Tuesday, February 15, 2011

Reading film

“We have allowed ourselves to become so disconnected and ignorant about something that is as intimate as the food that we eat.” –Joel Salatin

Watching Salatin sitting in the grass with his pig, wearing a pair of mud-stained jean suspenders is quite a contrast to Carole Morison’s chicken house, which she admits is more like mass production than farming. We’ve already discussed in class the idea of knowing exactly where our food is coming from, and we’ve read powerful descriptions from Bourdain and Pollan about the impact of staring our food in the eye before it makes its way into our stomachs. There is, however, something different about seeing it on film and having live images of Polyface farms to supplement our understanding of it from The Omnivore’s Dilemma. Characters like Salatin seem more real when we have visuals.

It takes a great descriptive writer to use his or her words to compete with the image of a sobbing mother advocating for Kevin’s Law and condemning the USDA for being unable to exercise more power in the matter of her son’s death by meat contamination.
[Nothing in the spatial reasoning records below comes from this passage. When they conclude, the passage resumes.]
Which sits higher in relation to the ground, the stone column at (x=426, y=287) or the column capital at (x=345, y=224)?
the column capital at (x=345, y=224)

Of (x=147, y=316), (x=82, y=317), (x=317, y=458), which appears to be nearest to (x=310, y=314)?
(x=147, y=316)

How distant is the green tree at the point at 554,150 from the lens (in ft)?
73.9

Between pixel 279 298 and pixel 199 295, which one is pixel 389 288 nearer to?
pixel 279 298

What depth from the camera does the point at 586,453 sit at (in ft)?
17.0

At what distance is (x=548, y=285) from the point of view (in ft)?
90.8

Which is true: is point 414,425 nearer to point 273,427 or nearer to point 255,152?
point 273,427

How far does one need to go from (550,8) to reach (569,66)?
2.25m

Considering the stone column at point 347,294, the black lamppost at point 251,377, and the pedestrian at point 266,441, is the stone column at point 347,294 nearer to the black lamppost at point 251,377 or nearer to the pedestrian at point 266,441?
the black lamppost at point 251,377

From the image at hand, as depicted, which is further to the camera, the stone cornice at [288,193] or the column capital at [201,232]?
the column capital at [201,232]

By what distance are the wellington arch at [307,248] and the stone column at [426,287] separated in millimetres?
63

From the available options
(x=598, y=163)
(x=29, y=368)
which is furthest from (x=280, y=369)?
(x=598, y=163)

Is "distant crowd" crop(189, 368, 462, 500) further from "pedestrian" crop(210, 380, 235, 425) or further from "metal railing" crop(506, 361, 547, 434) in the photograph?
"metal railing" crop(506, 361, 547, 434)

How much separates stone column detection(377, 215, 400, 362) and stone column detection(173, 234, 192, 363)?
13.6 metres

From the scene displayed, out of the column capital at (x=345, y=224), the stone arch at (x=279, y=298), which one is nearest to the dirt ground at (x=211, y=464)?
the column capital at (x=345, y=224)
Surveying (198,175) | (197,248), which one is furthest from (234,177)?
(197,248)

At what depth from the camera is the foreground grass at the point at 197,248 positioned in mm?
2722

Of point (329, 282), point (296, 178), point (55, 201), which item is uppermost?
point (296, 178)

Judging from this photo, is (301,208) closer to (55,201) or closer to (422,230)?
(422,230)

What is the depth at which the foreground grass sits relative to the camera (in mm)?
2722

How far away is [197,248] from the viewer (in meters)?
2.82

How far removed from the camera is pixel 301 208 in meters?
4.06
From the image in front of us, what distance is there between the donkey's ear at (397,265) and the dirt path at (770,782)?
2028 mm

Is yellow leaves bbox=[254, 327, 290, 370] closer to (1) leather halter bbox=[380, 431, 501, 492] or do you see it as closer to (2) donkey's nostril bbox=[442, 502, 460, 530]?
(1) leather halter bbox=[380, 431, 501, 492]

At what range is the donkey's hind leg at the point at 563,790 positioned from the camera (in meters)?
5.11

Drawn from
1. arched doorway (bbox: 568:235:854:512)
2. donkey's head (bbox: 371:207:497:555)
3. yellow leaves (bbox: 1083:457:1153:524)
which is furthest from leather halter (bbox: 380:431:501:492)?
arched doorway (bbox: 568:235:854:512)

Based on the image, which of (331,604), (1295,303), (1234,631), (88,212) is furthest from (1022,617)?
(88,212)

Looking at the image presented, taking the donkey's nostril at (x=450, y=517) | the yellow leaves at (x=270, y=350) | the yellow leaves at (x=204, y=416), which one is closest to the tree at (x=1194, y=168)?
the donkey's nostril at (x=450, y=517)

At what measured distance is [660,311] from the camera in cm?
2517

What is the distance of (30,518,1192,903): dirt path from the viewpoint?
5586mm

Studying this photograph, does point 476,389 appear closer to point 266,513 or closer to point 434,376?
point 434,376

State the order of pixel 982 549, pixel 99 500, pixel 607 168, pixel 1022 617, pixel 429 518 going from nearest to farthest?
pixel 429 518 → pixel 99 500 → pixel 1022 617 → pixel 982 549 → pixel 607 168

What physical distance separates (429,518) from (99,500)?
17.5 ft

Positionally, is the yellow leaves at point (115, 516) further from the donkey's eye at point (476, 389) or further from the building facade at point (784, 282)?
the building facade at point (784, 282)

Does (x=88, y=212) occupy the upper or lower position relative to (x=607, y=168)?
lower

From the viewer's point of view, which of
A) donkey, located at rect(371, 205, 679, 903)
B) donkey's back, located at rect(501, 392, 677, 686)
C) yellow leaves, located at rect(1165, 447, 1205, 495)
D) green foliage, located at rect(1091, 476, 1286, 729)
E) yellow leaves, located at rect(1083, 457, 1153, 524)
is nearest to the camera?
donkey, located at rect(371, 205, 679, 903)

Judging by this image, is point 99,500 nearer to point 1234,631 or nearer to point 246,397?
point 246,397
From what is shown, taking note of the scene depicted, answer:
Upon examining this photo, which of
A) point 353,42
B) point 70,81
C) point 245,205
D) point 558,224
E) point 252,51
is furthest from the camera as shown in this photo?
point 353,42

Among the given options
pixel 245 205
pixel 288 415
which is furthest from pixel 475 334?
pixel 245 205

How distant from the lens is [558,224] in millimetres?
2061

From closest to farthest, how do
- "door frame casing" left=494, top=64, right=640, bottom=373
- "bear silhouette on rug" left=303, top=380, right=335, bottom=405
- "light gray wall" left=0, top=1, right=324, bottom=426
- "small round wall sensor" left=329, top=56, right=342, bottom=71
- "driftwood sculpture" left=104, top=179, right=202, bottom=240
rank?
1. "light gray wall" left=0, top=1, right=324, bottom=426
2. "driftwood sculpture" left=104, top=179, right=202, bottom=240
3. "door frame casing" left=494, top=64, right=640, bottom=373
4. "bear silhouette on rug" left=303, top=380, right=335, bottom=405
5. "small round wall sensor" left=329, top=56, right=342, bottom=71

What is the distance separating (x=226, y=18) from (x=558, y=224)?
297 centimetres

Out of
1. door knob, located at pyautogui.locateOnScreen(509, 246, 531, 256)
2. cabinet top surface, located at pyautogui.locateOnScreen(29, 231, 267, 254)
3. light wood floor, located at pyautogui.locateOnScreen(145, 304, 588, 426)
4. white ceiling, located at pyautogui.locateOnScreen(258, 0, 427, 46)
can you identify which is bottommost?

We talk about unfair working conditions and how the industry’s laborers earn barely enough to sustain their families; the film gave us the opportunity to see an example of where a migrant worker lives, and to watch the police track down illegal immigrants, arrest them, and let the companies who hired them go free and continue making billions.

On Monday I attended the second annual Valentine’s Day Dinner in Hicks Banquet Hall. Like last year, a note card with a discussion question awaited guests at their seats. Unlike last year, Farms to K teamed up with MiRA (Migrant Rights Action), the Kalamazoo service-learning program that works closely with Farmworker Legal Services. Due to the collaboration, the dinner didn’t focus solely on the importance of eating locally, but also on the migrant worker experience. My note card, for example, asked if we as consumers worry about how pesticides in our food affect the workers; the answer read something like, “We worry about pesticides in our food…”—but what about the workers? Some interesting discussions emerged from the dinner that night.

On a different note: I tend to consider reading a book a more intimate experience than watching a film (because people almost always say the book is better than the movie), but “Food, Inc.” changed my perception of the intimacy of documentary films. This whole movie highlighted the helplessness of farmers, farm workers, and consumers. Until I watched the film, I never gave much thought to the illusion of diversity in a supermarket, or the marriage between science and technology and McDonald’s burgers. Or how farmers are so helplessly in debt that they would compromise their morals to keep their contracts. They have families to support, too.

So who is more protected: the industry or the consumer? Would farmers like Moe Parr win their cases in seed saving if they aren’t forced to settle with powerful companies because they can’t pay the legal fees? Why does the government subsidize fast food and not healthy food? What about looking at this issue from the standpoint of our health? And is obesity truly a crisis of personal responsibility? I wonder how much we should really allow the government and the food industry to step in and control the way we eat.